Третья комната - да, конечно, об этом он догадывался. Эта была дачная, с рассохшейся, музыкально поскрипывающей мебелью. Деревянный дом его детства давно сломали, а тот, который выстроили, он не любил. Но тут все было, как надо, - клеенка с изображением чайных чашек, блюдец, розеточек, тахта с красным в полоску покрывалом, шкаф со старыми журналами, лестница на чердак с множеством таинственных предметов и осиными гнездами, лепящимися к крыше… Теперь мы все пересмотрим, все переберем, перечитаем журналы, времени будет много.
Четвертой комнатой оказалась детская первого сына, старшего, любимого (врут, что младших любят сильней), - он вырос теперь и стал неузнаваем, с ним не о чем было говорить, Степановым он явно тяготился, как тяготились им в последнее время все - неуместным, неудачливым человеком, что-то обещавшим, ничего не сделавшим. Да и что можно сделать? Чего мы ждем от людей? Чтобы они мир перевернули? Но сыну он обещал что-то особенное, персональное, и хотя в этой детской он был особенно счастлив, читая сыну вслух или собирая с ним сборные модели, - Степанов почувствовал именно тут страстную тоску, мучительное желание немедленно что-то сделать, что-то, чего ждали все. Но что именно сделать - он опять не догадывался и вернулся в первую комнату, больше всего боясь, что проводник сбежал и ответа искать не у кого. Но он не сбежал - честно сидел на диване, доброжелательно улыбаясь.
- Спасибо вам, вы очень хорошо все сделали, - сказал Степанов. - Замечательно построили, все детали учтены, я очень рад.
- Благодарите себя, - улыбнулся проводник. - Это ведь вы построили, это и есть ваш дом, который вот так сложился.
- Да, да, - рассеянно проговорил Степанов, - кто что построил, тот это и получит… Очень приятно, что по крайней мере не газовая камера.
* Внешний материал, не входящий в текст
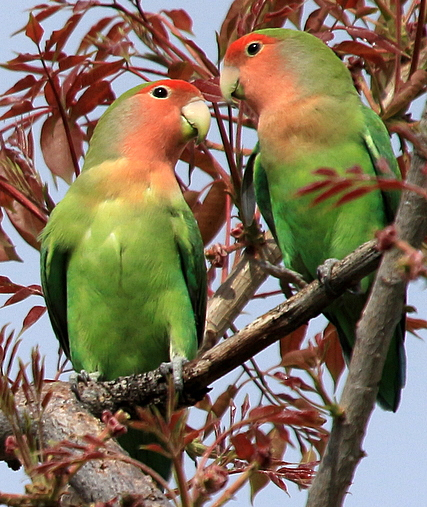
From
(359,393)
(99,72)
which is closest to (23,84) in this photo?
(99,72)

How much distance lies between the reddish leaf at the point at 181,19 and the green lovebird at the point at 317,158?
304mm

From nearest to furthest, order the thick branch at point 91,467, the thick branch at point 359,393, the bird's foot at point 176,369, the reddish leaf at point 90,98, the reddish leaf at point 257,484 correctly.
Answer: the thick branch at point 359,393, the thick branch at point 91,467, the bird's foot at point 176,369, the reddish leaf at point 257,484, the reddish leaf at point 90,98

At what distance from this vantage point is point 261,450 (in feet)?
5.50

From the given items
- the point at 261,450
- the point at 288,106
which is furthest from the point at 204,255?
the point at 261,450

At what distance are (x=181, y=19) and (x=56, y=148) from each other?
0.71m

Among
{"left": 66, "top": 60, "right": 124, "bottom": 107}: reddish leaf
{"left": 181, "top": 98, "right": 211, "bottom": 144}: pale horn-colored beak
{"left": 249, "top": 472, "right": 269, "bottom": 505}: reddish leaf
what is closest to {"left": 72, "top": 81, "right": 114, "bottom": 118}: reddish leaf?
{"left": 66, "top": 60, "right": 124, "bottom": 107}: reddish leaf

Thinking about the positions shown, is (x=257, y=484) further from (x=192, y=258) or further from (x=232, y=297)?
(x=192, y=258)

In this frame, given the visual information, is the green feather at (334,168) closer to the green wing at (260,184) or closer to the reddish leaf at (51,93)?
the green wing at (260,184)

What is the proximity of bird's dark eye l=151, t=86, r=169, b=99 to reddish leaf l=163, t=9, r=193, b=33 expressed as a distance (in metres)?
0.64

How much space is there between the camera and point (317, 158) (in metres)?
3.44

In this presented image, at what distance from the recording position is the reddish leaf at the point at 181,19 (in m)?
3.22

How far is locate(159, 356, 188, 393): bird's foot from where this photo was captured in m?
2.59

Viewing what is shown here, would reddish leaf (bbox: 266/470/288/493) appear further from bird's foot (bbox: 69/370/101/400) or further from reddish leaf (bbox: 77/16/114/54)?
reddish leaf (bbox: 77/16/114/54)

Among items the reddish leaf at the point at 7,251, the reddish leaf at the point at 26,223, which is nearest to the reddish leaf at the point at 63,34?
the reddish leaf at the point at 26,223
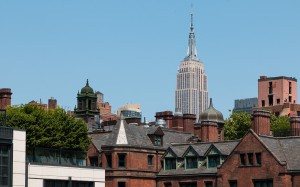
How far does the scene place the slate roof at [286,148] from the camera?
299 feet

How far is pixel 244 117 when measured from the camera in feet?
496

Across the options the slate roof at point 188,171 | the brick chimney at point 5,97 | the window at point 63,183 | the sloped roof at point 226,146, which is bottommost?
the window at point 63,183

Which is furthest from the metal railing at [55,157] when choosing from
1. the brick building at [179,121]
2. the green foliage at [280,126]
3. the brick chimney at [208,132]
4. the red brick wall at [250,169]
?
the green foliage at [280,126]

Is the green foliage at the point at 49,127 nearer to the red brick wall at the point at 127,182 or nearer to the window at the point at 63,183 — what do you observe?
the red brick wall at the point at 127,182

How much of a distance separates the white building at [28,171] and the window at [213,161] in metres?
13.3

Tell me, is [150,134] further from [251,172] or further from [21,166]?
[21,166]

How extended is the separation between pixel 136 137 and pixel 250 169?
52.0 feet

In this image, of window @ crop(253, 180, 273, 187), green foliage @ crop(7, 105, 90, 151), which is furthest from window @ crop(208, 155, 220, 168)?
green foliage @ crop(7, 105, 90, 151)

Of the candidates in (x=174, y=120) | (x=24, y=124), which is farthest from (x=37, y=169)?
(x=174, y=120)

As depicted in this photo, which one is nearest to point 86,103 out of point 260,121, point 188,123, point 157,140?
point 188,123

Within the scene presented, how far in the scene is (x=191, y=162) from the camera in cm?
10038

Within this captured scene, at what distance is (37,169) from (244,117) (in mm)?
73537

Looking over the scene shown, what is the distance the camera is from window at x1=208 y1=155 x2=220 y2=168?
97.8 meters

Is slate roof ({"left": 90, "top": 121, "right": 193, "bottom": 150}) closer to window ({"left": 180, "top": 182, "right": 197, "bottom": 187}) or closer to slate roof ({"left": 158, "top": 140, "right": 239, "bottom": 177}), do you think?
slate roof ({"left": 158, "top": 140, "right": 239, "bottom": 177})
Но понимаете, я вдруг сейчас подумал: если все этим и исчерпывается, то не совсем правильно. Не совсем. Понимаете, я мог бы больше, лучше… мог бы вообще совсем другое…
- Там еще кладовка, - в некоторой тревоге пояснил проводник. - Ну, помните, десятый класс… у одноклассницы Астаховой Марии…
- Это я помню, да, - отмахнулся Степанов. - Кладовка, спасибо, очень хорошо. Но понимаете… изо дня в день, всегда, смотреть на эти пейзажи… - Тревога, только что напомнившая о себе все тем же слабым уколом, теперь разгоралась, расползалась по телу, горела уже не только грудь, но и все лицо, и трудно было пошевелить левой рукой. - Мне кажется, что это тоска. И хотя я очень люблю… любил… провинциальные русские города, но есть же множество других возможностей. Мне кажется, если бы вы мне предоставили еще какой-то шанс…
- Но это же было ваше собственное решение, - удивился проводник. - И в Девятове можно было передумать…
- Да, да! - досадовал Степанов; его уже бесила эта вежливость. - Можно, но понимаете… иногда до такой степени все это достает… Поймите, иногда себя не контролируешь.
- Мы можем посмотреть другой дом, - терпеливо сказал проводник. - Другие комнаты.
- Нет, нет, не в этом дело! Все равно они все ведь уже были, понимаете?! Иногда принимаешь опрометчивое решение. Бывает, под влиянием минуты, и что я вам рассказываю?! По вам видно, что вы никогда ничего подобного не испытали. Я ценю вашу фирму, я заплачу сколько надо и чем надо. Но я вас очень прошу отвести меня на вокзал. Сам я тут не разберусь, а вы проводник. Вам положено. Это входит в ваши обязанности, в конце концов.
Проводник поднялся, и Степанов обрадовался.
- Ну вот, - сказал он. - Ну вот видите, я же говорил. Пойдемте, да?
- Я пойду, - виновато сказал проводник. - Вы пока посидите тут, успокойтесь. Потом пойдете, погуляете, встретите людей. Тут много людей, просто сейчас на работе все.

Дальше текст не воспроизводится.